→ What is required
Express the lines of these records as a JSON list of strings, one string per line, omitting blank lines. Leave the pictures out of your answer.

(Data records)
++++++++++
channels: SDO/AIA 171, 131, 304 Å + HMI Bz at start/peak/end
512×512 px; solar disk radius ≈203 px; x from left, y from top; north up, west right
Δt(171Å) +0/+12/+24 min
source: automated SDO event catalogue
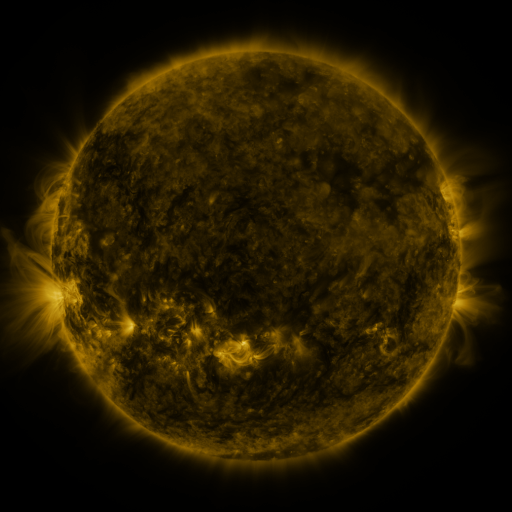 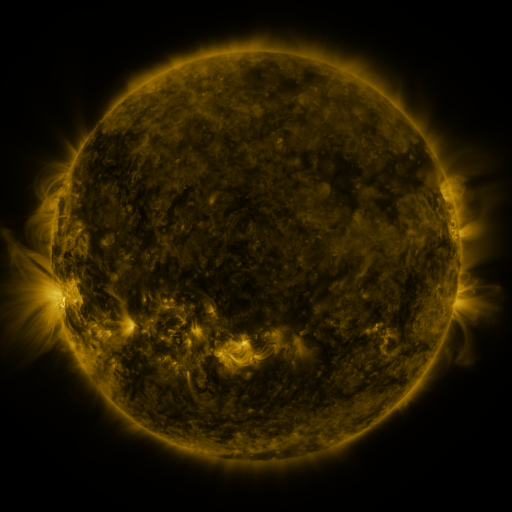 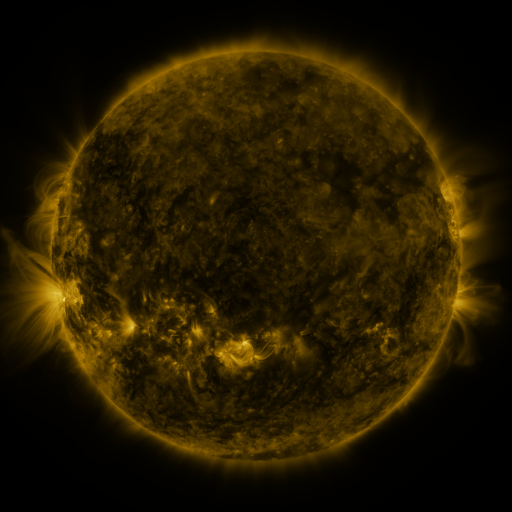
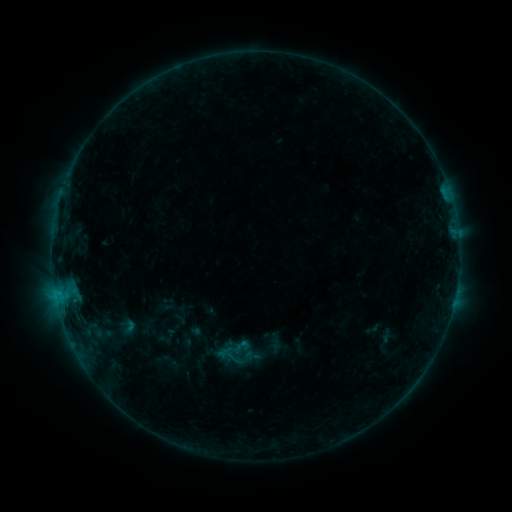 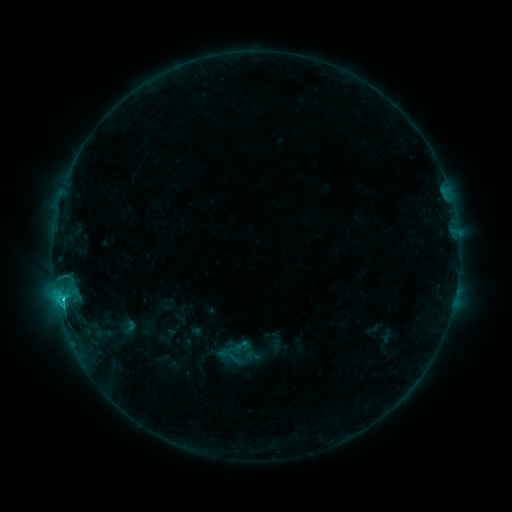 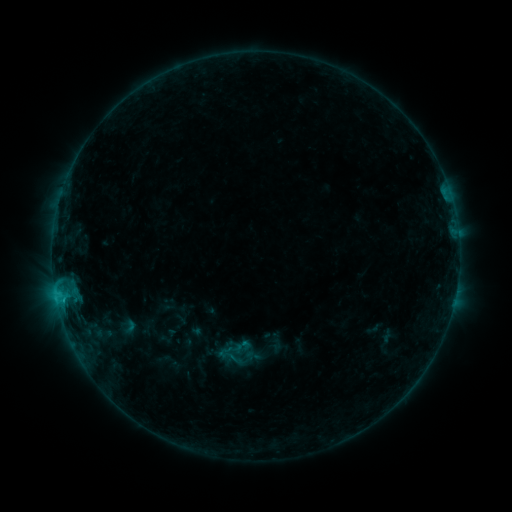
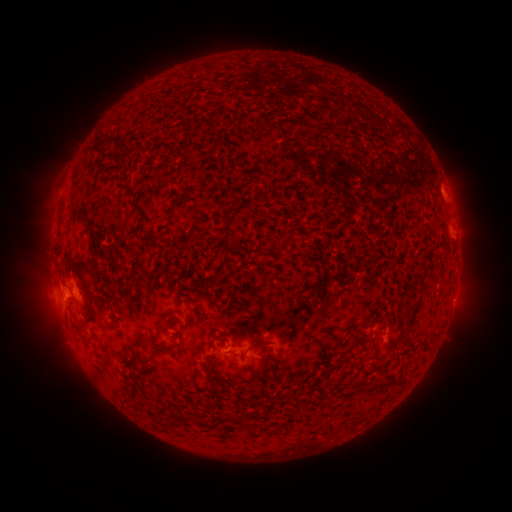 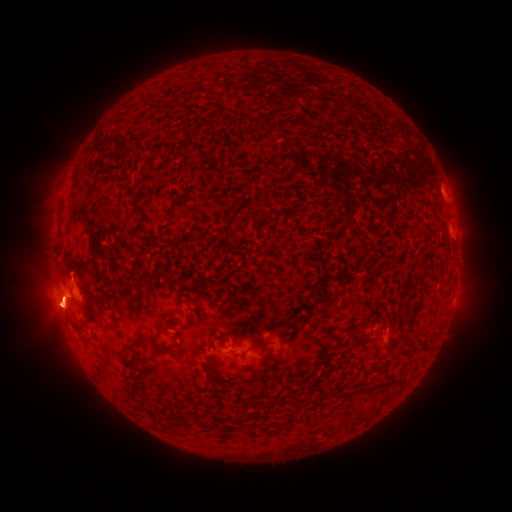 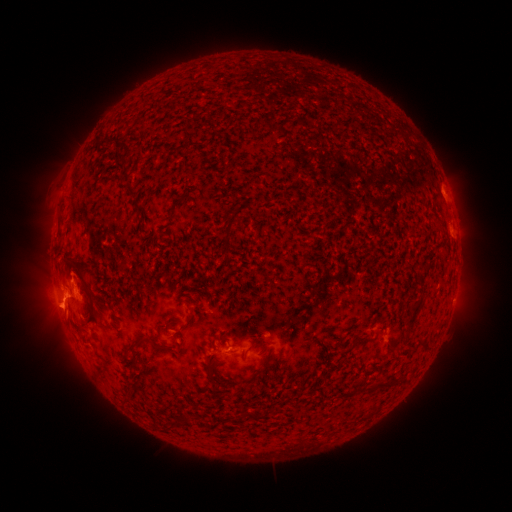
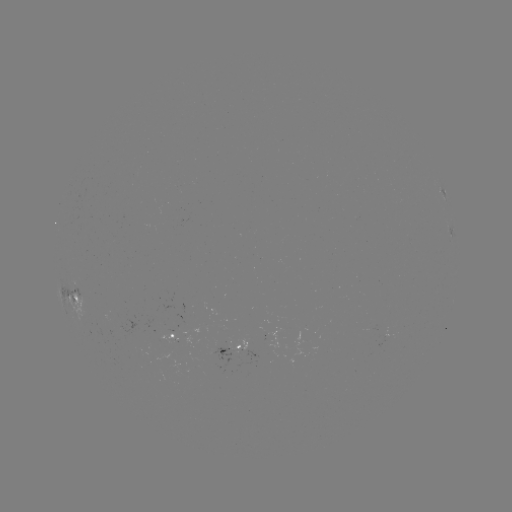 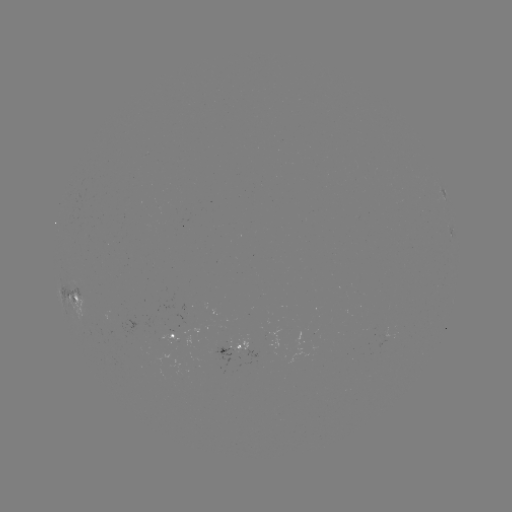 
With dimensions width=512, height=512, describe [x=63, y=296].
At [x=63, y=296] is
++++++++++
→ Task output
[
  "channels: SDO/AIA 171, 131, 304 Å + HMI Bz at start/peak/end",
  "512×512 px; solar disk radius ≈203 px; x from left, y from top; north up, west right",
  "Δt(171Å) +0/+12/+24 min",
  "source: automated SDO event catalogue",
  "With dimensions width=512, height=512, describe [x=63, y=296].",
  "At [x=63, y=296] is"
]